Generalization analysis with deep ReLU networks for metric and similarity learning
Junyu Zhou, Puyu Wang, Ding-Xuan Zhou
TL;DR
This work addresses the generalization behavior of metric and similarity learning under the hinge loss by deriving an explicit form for the true metric, $d_\rho(x,x') = \mathrm{sgn}(1 - 2 \eta(x,x'))$ with $\eta(x,x') = \langle P_x, P_{x'}\rangle$. It then constructs a structured deep ReLU network, $d_\mathcal{H}(x,x') = F_a\left(1 - 2 \sum_{i=1}^m \phi(h_i(x), h_i(x'))\right)$, to approximate $d_\rho$ by training sub-networks $h_i$ that estimate conditional probabilities $p_i(x)$, a product-approximation network $\phi$, and a sign-approximation layer $F_a$. The paper proves both approximation and estimation error bounds, culminating in an optimal excess generalization rate of $\mathcal{E}(\hat{d}_z) - \mathcal{E}(d_\rho) = O\big(n^{-{(\theta+1) r}/{(p + (\theta+2) r)}}\big)$ up to logarithmic terms under Tsybakov's noise condition and Sobolev smoothness, providing a theoretical foundation for deep metric learning with hinge loss.

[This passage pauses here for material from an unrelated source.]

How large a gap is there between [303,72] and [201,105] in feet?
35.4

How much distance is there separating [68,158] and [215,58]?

It also analyzes regular properties of the true metric under general losses (e.g., removal of bias, symmetry, finite label spaces) and discusses implications for when symmetric distance measures, such as Mahalanobis-type metrics, are justified. The results offer guidance on balancing network capacity to achieve favorable generalization and point to extensions to other losses like the logistic loss.
Abstract
While considerable theoretical progress has been devoted to the study of metric and similarity learning, the generalization mystery is still missing. In this paper, we study the generalization performance of metric and similarity learning by leveraging the specific structure of the true metric (the target function). Specifically, by deriving the explicit form of the true metric for metric and similarity learning with the hinge loss, we construct a structured deep ReLU neural network as an approximation of the true metric, whose approximation ability relies on the network complexity. Here, the network complexity corresponds to the depth, the number of nonzero weights and the computation units of the network. Consider the hypothesis space which consists of the structured deep ReLU networks, we develop the excess generalization error bounds for a metric and similarity learning problem by estimating the approximation error and the estimation error carefully. An optimal excess risk rate is derived by choosing the proper capacity of the constructed hypothesis space. To the best of our knowledge, this is the first-ever-known generalization analysis providing the excess generalization error for metric and similarity learning. In addition, we investigate the properties of the true metric of metric and similarity learning with general losses.